Oh - sorry - didn't realize the recent push was just a rebase - I thought you made some changes - ignore me. :)

lacraig2 commented 6 months ago

I think I know what is going wrong here.

It looks like our implementation of start_block_exec runs prior to the first instruction, but not prior to the initial TCG block elements.

In this case those initial TCG checks mean that if an exit event has occurred we would generate a before_block_exec, but not a start_block_exec.

These are fairly rare, but over the course of millions of blocks it will occur.

I had started testing out a change to start_block_exec that adds functionality earlier in the block, but I ran into some issues with LLVM generation failing. I'll likely follow up with a PR.

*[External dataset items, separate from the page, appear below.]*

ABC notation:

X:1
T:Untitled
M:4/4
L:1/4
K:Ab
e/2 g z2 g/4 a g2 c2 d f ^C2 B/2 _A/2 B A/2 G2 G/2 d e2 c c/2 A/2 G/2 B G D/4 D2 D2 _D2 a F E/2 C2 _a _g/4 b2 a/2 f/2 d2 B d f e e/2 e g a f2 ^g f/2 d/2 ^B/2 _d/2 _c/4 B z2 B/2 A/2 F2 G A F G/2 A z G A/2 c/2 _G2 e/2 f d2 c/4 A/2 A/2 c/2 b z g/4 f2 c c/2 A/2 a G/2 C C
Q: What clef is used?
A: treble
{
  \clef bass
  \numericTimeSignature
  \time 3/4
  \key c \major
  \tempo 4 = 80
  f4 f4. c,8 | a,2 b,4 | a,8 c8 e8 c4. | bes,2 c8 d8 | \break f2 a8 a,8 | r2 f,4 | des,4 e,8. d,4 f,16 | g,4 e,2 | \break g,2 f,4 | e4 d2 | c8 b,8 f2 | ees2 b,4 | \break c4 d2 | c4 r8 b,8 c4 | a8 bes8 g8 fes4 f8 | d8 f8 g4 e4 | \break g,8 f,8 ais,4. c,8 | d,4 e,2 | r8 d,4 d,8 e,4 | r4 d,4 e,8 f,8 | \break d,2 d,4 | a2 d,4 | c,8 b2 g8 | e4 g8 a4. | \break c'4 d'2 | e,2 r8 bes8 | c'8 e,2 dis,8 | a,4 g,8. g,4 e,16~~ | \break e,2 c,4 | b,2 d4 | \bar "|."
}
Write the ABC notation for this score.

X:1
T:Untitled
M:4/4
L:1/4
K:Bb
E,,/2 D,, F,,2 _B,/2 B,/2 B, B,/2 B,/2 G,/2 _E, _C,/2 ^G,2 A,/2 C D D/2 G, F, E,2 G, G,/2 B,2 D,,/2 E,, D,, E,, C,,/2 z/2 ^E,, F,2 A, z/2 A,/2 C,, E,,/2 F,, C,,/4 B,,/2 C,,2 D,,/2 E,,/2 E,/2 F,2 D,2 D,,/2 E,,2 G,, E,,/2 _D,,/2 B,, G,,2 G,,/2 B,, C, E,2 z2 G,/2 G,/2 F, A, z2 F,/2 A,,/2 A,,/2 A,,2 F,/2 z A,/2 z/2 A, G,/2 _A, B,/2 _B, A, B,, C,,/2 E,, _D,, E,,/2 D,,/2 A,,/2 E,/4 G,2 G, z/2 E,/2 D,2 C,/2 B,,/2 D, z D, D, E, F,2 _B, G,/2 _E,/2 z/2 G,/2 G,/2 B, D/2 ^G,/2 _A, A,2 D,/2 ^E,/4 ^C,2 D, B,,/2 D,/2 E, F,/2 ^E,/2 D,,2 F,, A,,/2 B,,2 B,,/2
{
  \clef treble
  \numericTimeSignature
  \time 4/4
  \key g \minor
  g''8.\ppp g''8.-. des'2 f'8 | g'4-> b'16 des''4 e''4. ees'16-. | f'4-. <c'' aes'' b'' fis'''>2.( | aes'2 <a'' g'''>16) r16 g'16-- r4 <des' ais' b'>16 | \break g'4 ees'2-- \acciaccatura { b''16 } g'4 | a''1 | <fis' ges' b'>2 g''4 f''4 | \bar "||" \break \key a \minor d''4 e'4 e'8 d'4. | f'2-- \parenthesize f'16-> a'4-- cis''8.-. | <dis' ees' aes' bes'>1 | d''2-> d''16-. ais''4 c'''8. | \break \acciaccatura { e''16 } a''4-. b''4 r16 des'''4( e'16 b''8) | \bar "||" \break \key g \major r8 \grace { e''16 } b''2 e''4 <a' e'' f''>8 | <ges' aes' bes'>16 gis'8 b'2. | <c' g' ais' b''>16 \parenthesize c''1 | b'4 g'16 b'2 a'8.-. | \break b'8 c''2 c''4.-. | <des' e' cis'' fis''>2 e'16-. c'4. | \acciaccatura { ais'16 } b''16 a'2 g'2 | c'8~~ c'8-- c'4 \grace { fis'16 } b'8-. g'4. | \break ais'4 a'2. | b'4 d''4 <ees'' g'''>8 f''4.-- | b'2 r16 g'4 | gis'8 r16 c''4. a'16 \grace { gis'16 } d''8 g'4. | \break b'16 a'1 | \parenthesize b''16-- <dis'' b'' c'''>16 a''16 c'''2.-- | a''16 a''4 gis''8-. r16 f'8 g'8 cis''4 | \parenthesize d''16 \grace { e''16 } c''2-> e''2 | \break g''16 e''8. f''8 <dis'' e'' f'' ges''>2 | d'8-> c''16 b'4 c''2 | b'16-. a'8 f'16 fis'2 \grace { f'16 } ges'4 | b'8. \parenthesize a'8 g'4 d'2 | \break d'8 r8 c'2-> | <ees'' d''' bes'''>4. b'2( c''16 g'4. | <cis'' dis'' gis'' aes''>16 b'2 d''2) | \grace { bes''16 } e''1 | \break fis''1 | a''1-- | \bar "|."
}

AndrewFasano commented 6 months ago

@lacraig2 so if that's the issue it would mean the SBE callback is sometimes (non-deterministically) triggered once when it should be triggered twice? Are we going to have to add an exitCode to the EBE callback to indicate if a block was ended early and then just keep the existing callstack instr logic for filtering out double calls.

lacraig2 commented 6 months ago

I think I've found the issue. It seems like SBE should check panda_exit_loop.

I've implemented this as a separate PR #1471, but I have cherry picked it onto this branch so that @MarkMankins can check it with his tests. I have already confirmed that this fixes the issues for the file you sent me.

Once we confirm that this works I'd like to revert this commit and merge #1471 and then this PR.